Neurobiology of Sweating
The human body has an estimated 2-4 million eccrine glands[3] which play an important role in cooling the body in response to increased body temperature (Figure 1). The secretion of eccrine sweat involves the secretion of an ultrafiltrate by the secretory coil in response to acetylcholine (which is released from the sympathetic nerve endings) and reabsorption of sodium by the ductal portion so that the surface sweat is hypotonic.[4] When perspiration is heavy, this absorptive function is crucial for the conservation of electrolytes. The eccrine sweat gland does excrete other compounds, such as heavy metals and organic compounds.
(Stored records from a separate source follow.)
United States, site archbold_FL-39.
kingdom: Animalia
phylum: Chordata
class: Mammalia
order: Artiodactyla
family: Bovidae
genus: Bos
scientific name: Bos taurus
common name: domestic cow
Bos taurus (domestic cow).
Pathophysiology of Hyperhidrosis
The cause of essential focal hyperhidrosis is unknown at present. The sweat glands and their innervation do not show any histologic abnormalities. A dysfunction of the central sympathetic nervous system, possibly of hypothalamic nuclei, or prefrontal areas or their connections is suspected.[5,6] Sufferers display no other signs or symptoms of autonomic dysfunction. A positive family history for the condition in 30% to 50% of cases suggests a genetic component.[7] Gustatory sweating may result from misdirection of autonomic nerves fibers after surgery or in diseases of the parotid gland, and may occur in diabetes and some other rare conditions. Generalized hyperhidrosis can be secondary to a variety of conditions including metabolic disease such as diabetes or hyperthyroidism; chronic infections like tuberculosis; alcoholism; and malignancy.